# [What to do]
Every record below should be transcribed exactly. Omit the images.

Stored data

%%

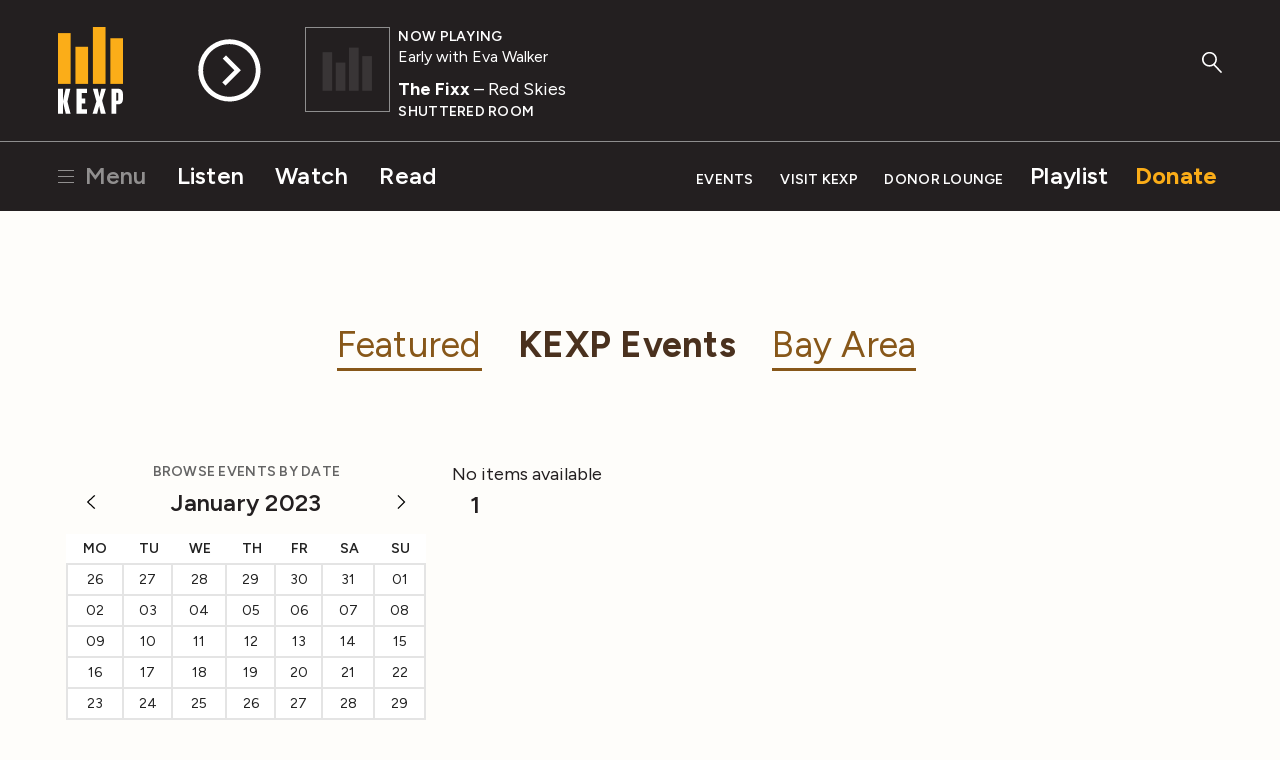

--- FILE ---
content_type: text/html; charset=utf-8
request_url: https://www.google.com/recaptcha/api2/aframe
body_size: -102
content:
<!DOCTYPE HTML><html><head><meta http-equiv="content-type" content="text/html; charset=UTF-8"></head><body><script nonce="uYmWhE8I4RcKGkcdWBhVbg">/** Anti-fraud and anti-abuse applications only. See google.com/recaptcha */ try{var clients={'sodar':'https://pagead2.googlesyndication.com/pagead/sodar?'};window.addEventListener("message",function(a){try{if(a.source===window.parent){var b=JSON.parse(a.data);var c=clients[b['id']];if(c){var d=document.createElement('img');d.src=c+b['params']+'&rc='+(localStorage.getItem("rc::a")?sessionStorage.getItem("rc::b"):"");window.document.body.appendChild(d);sessionStorage.setItem("rc::e",parseInt(sessionStorage.getItem("rc::e")||0)+1);localStorage.setItem("rc::h",'1769781910039');}}}catch(b){}});window.parent.postMessage("_grecaptcha_ready", "*");}catch(b){}</script></body></html>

%%

# [Answer section]
--- FILE ---
content_type: text/html; charset=utf-8
request_url: https://www.google.com/recaptcha/api2/aframe
body_size: -102
content:
<!DOCTYPE HTML><html><head><meta http-equiv="content-type" content="text/html; charset=UTF-8"></head><body><script nonce="uYmWhE8I4RcKGkcdWBhVbg">/** Anti-fraud and anti-abuse applications only. See google.com/recaptcha */ try{var clients={'sodar':'https://pagead2.googlesyndication.com/pagead/sodar?'};window.addEventListener("message",function(a){try{if(a.source===window.parent){var b=JSON.parse(a.data);var c=clients[b['id']];if(c){var d=document.createElement('img');d.src=c+b['params']+'&rc='+(localStorage.getItem("rc::a")?sessionStorage.getItem("rc::b"):"");window.document.body.appendChild(d);sessionStorage.setItem("rc::e",parseInt(sessionStorage.getItem("rc::e")||0)+1);localStorage.setItem("rc::h",'1769781910039');}}}catch(b){}});window.parent.postMessage("_grecaptcha_ready", "*");}catch(b){}</script></body></html>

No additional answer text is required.